━━ Records provided ━━
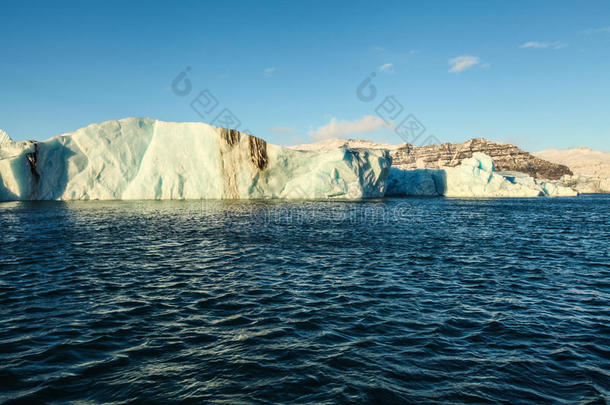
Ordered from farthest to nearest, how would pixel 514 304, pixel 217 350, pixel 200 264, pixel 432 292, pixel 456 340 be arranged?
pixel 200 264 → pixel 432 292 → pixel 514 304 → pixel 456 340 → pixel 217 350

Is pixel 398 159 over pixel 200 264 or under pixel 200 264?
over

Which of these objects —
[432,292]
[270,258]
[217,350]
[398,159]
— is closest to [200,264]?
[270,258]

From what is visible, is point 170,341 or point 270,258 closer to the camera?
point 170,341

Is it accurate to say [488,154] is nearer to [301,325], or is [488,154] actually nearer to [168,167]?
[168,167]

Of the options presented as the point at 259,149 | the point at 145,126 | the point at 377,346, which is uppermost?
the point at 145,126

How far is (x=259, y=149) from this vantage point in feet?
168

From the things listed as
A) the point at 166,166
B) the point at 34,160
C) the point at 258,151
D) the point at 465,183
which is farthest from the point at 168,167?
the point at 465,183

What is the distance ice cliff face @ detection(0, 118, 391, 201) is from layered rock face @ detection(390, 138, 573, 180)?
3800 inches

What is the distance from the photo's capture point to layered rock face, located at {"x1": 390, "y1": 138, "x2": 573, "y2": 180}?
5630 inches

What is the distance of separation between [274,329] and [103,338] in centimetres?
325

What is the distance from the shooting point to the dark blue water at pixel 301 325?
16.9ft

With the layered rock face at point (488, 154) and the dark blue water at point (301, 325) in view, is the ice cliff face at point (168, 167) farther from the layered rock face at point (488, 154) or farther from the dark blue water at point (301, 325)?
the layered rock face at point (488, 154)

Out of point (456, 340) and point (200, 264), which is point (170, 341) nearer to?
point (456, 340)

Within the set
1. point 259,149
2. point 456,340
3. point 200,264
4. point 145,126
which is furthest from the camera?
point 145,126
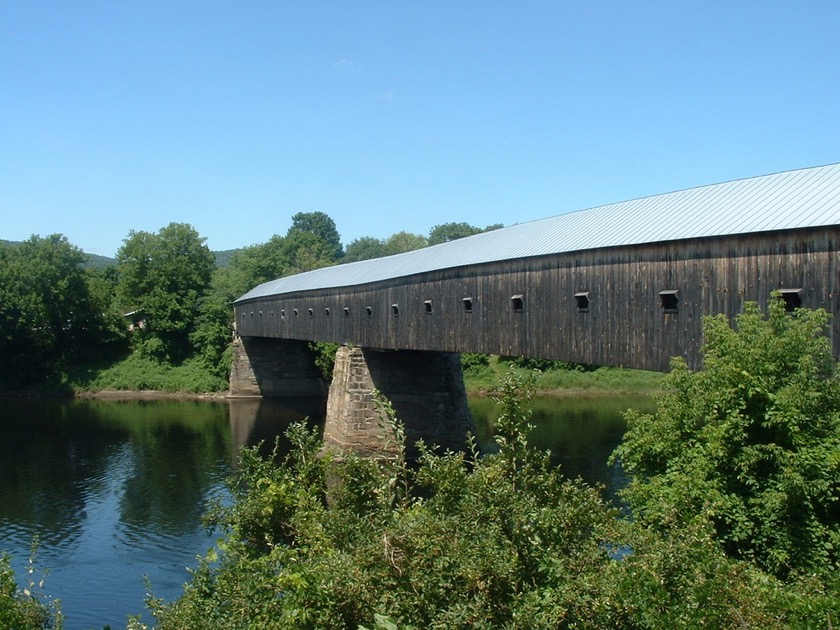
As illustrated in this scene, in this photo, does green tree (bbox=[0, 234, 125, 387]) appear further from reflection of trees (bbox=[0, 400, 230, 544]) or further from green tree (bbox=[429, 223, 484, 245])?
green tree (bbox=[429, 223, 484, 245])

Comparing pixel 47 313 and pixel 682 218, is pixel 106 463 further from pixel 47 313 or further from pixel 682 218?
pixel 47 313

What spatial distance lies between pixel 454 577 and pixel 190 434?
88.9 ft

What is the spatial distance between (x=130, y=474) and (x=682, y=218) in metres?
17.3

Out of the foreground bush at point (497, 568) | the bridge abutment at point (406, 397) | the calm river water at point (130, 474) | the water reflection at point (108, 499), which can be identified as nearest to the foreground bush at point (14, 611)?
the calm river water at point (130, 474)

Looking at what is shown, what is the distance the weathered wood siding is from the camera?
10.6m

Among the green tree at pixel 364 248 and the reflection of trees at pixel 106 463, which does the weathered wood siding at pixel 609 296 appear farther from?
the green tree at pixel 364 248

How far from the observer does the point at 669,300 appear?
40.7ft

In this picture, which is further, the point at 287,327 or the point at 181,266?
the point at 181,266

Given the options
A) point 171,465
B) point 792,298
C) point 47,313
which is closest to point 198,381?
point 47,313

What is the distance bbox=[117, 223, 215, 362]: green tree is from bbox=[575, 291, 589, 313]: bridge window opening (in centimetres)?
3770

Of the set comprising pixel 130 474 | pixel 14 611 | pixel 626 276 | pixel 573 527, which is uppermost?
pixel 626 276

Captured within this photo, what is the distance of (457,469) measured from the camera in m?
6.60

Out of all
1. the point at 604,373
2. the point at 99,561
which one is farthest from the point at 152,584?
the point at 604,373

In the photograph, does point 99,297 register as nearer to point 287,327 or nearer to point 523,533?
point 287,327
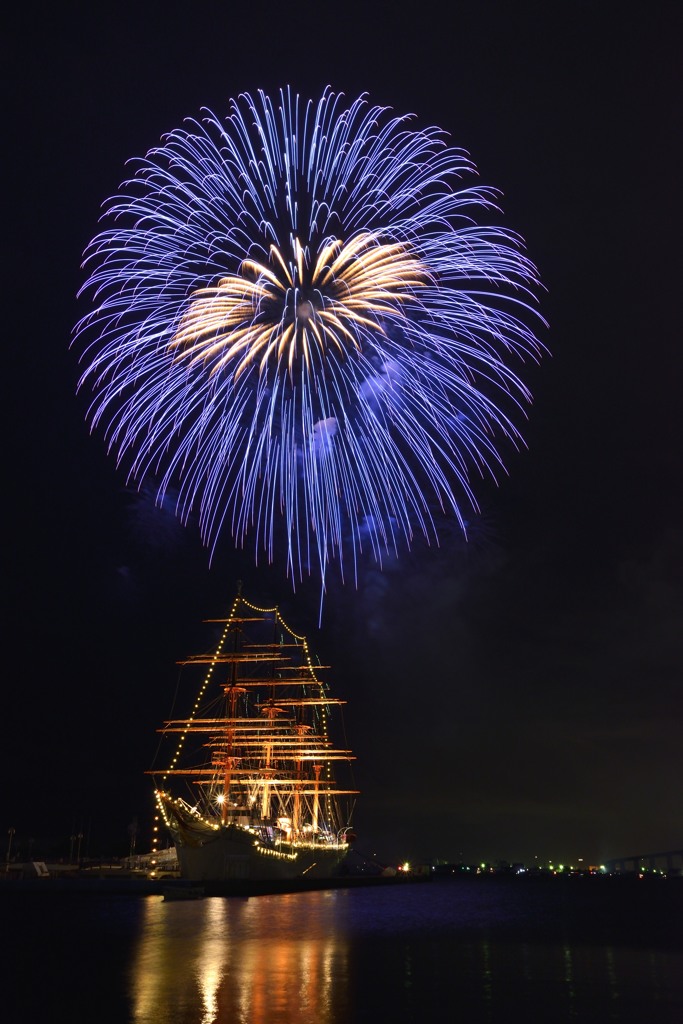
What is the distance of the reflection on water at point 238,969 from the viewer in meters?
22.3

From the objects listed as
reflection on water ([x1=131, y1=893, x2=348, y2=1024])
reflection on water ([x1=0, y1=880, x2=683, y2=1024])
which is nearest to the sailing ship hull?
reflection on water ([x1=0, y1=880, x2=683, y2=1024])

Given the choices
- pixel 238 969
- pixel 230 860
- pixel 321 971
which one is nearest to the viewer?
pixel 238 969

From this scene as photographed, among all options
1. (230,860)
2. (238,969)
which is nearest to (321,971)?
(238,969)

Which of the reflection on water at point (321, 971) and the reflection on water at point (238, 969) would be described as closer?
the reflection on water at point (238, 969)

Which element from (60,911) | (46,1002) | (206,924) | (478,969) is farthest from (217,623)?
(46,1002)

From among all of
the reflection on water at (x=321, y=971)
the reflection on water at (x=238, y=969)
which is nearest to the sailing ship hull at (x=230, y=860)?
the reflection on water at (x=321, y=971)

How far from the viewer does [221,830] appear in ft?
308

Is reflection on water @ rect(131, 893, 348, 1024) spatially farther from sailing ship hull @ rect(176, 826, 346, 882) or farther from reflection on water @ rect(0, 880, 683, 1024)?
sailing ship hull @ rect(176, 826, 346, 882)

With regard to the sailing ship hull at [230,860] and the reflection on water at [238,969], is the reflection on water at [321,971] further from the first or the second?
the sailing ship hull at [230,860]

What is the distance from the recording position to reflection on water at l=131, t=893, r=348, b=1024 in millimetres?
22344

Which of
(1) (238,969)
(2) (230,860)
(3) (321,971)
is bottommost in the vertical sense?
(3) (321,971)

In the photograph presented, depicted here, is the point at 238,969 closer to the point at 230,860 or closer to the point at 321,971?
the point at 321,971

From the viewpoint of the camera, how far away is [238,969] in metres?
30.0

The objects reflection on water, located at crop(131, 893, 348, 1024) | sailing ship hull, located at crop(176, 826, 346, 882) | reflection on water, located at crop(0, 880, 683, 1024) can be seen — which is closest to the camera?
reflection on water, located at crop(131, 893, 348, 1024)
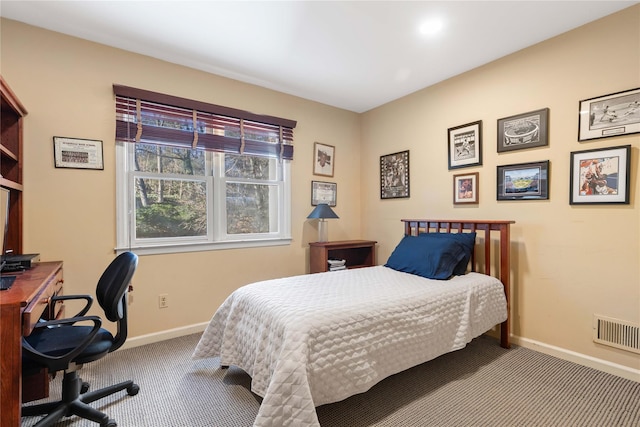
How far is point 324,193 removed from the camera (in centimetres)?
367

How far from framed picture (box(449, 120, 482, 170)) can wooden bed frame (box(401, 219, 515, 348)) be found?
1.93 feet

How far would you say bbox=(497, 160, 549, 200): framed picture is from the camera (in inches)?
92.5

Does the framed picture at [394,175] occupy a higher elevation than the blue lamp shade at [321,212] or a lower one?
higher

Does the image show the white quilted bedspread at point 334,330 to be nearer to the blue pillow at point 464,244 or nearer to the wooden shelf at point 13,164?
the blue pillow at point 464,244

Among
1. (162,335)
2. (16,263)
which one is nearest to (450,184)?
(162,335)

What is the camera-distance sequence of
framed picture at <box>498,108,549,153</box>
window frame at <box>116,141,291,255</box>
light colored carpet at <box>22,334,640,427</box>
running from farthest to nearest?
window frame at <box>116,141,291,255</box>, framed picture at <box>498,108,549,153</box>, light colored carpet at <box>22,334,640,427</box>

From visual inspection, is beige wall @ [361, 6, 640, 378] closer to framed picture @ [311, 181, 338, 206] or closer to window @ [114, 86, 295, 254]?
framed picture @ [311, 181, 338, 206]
━━━
(What is needed): Without the pictures, return all the records precisely as they stand.

(Completed exercise):
Ordered from farthest to nearest, how would pixel 514 304, pixel 217 350, pixel 200 264, pixel 432 292, pixel 456 340 be arranged?
pixel 200 264 → pixel 432 292 → pixel 514 304 → pixel 456 340 → pixel 217 350

Is pixel 398 159 over pixel 200 264 or under pixel 200 264?
over

Which of these objects —
[432,292]
[270,258]
[217,350]
[398,159]
— is closest to [200,264]?
[270,258]

From what is visible, is point 170,341 or point 270,258 closer to the camera?
point 170,341

Is it accurate to say [488,154] is nearer to [301,325], or is [488,154] actually nearer to [168,167]?
[168,167]

Of the options presented as the point at 259,149 | the point at 145,126 | the point at 377,346, which is uppermost?
the point at 145,126

How far is (x=259, y=149) from this vantage point in feet?
168

From the things listed as
A) the point at 166,166
B) the point at 34,160
C) the point at 258,151
D) the point at 465,183
which is farthest from the point at 168,167?
the point at 465,183

What is the distance ice cliff face @ detection(0, 118, 391, 201) is from layered rock face @ detection(390, 138, 573, 180)?
3800 inches

What is the distance from the photo's capture point to layered rock face, located at {"x1": 390, "y1": 138, "x2": 573, "y2": 180}?
5630 inches

What is the distance of separation between [274,329] and [103,338] in centimetres?
325

What is the distance from the shooting point to the dark blue water at pixel 301 325?
16.9ft

With the layered rock face at point (488, 154) and the dark blue water at point (301, 325) in view, is the ice cliff face at point (168, 167) farther from the layered rock face at point (488, 154) or farther from the dark blue water at point (301, 325)?
the layered rock face at point (488, 154)

Out of point (456, 340) and point (200, 264), which is point (170, 341) nearer to?
point (456, 340)

Within the set
1. point 259,149
2. point 456,340
3. point 200,264
4. point 145,126
which is furthest from the camera?
point 145,126
As illustrated in this scene, in this photo, does green tree (bbox=[0, 234, 125, 387]) appear further from reflection of trees (bbox=[0, 400, 230, 544]) or further from green tree (bbox=[429, 223, 484, 245])?
green tree (bbox=[429, 223, 484, 245])

Comparing pixel 47 313 and pixel 682 218, is pixel 106 463 further from pixel 47 313 or further from pixel 682 218?
pixel 47 313

What spatial distance lies between pixel 454 577 and pixel 190 434?
88.9 ft

What is the spatial distance between (x=130, y=474) and (x=682, y=218) in metres?
17.3

Out of the foreground bush at point (497, 568) | the bridge abutment at point (406, 397) | the calm river water at point (130, 474) | the water reflection at point (108, 499), which can be identified as nearest to the foreground bush at point (14, 611)?
the calm river water at point (130, 474)

Looking at what is shown, what is the distance the weathered wood siding is from the camera?
10.6m

Among the green tree at pixel 364 248 and the reflection of trees at pixel 106 463, which does the weathered wood siding at pixel 609 296 appear farther from?
the green tree at pixel 364 248

How far from the observer does the point at 669,300 appear?
40.7ft

In this picture, which is further, the point at 287,327 or the point at 181,266?
the point at 181,266

Given the options
A) point 171,465
B) point 792,298
C) point 47,313
which is closest to point 198,381?
point 47,313

What is the distance bbox=[117, 223, 215, 362]: green tree is from bbox=[575, 291, 589, 313]: bridge window opening (in centimetres)?
3770

Of the set comprising pixel 130 474 | pixel 14 611 | pixel 626 276 | pixel 573 527, which is uppermost?
pixel 626 276

Captured within this photo, what is the distance of (457,469) measured from the camera in m?
6.60

Out of all
1. the point at 604,373
2. the point at 99,561
which one is farthest from the point at 152,584?
the point at 604,373

In the photograph, does point 99,297 register as nearer to point 287,327 or nearer to point 523,533?
point 287,327
What is the distance of the reflection on water at point 238,969 from the viewer in meters?
22.3

From the objects listed as
reflection on water ([x1=131, y1=893, x2=348, y2=1024])
reflection on water ([x1=0, y1=880, x2=683, y2=1024])
which is nearest to the sailing ship hull?
reflection on water ([x1=0, y1=880, x2=683, y2=1024])

Given the choices
- pixel 238 969
- pixel 230 860
- pixel 321 971
which one is nearest to the viewer?
pixel 238 969

From this scene as photographed, among all options
1. (230,860)
2. (238,969)
which is nearest to (321,971)?
(238,969)

Which of the reflection on water at point (321, 971) and the reflection on water at point (238, 969) would be described as closer?
the reflection on water at point (238, 969)

Which element from (60,911) | (46,1002) | (206,924) | (478,969) is farthest from (217,623)?
(46,1002)

From among all of
the reflection on water at (x=321, y=971)
the reflection on water at (x=238, y=969)
which is nearest to the sailing ship hull at (x=230, y=860)?
the reflection on water at (x=321, y=971)

How far from the viewer does [221,830] appear in ft?
308

Is reflection on water @ rect(131, 893, 348, 1024) spatially farther from sailing ship hull @ rect(176, 826, 346, 882) or farther from reflection on water @ rect(0, 880, 683, 1024)?
sailing ship hull @ rect(176, 826, 346, 882)

With regard to the sailing ship hull at [230,860] and the reflection on water at [238,969], is the reflection on water at [321,971] further from the first or the second?
the sailing ship hull at [230,860]

What is the distance from the recording position to reflection on water at l=131, t=893, r=348, b=1024 in millimetres?
22344

Which of
(1) (238,969)
(2) (230,860)
(3) (321,971)
is bottommost in the vertical sense?
(3) (321,971)

In the photograph presented, depicted here, is the point at 238,969 closer to the point at 230,860 or closer to the point at 321,971?
the point at 321,971

From the viewpoint of the camera, how far away is [238,969] in metres?
30.0

The objects reflection on water, located at crop(131, 893, 348, 1024) | sailing ship hull, located at crop(176, 826, 346, 882) | reflection on water, located at crop(0, 880, 683, 1024) can be seen — which is closest to the camera?
reflection on water, located at crop(131, 893, 348, 1024)
How far is point 324,193 removed from the camera (in centimetres)?
367

How far from framed picture (box(449, 120, 482, 170)) can wooden bed frame (box(401, 219, 515, 348)) be found?
1.93 feet

How far would you say bbox=(497, 160, 549, 200): framed picture is from the camera (in inches)?
92.5

Does the framed picture at [394,175] occupy a higher elevation than the blue lamp shade at [321,212] or a lower one?
higher

Does the image show the white quilted bedspread at point 334,330 to be nearer to the blue pillow at point 464,244 or nearer to the wooden shelf at point 13,164?
the blue pillow at point 464,244

Among
1. (162,335)
2. (16,263)
which one is nearest to (450,184)?
(162,335)

What is the camera-distance sequence of
framed picture at <box>498,108,549,153</box>
window frame at <box>116,141,291,255</box>
light colored carpet at <box>22,334,640,427</box>
running from farthest to nearest?
window frame at <box>116,141,291,255</box>, framed picture at <box>498,108,549,153</box>, light colored carpet at <box>22,334,640,427</box>

From visual inspection, is beige wall @ [361, 6, 640, 378] closer to framed picture @ [311, 181, 338, 206] or closer to window @ [114, 86, 295, 254]?
framed picture @ [311, 181, 338, 206]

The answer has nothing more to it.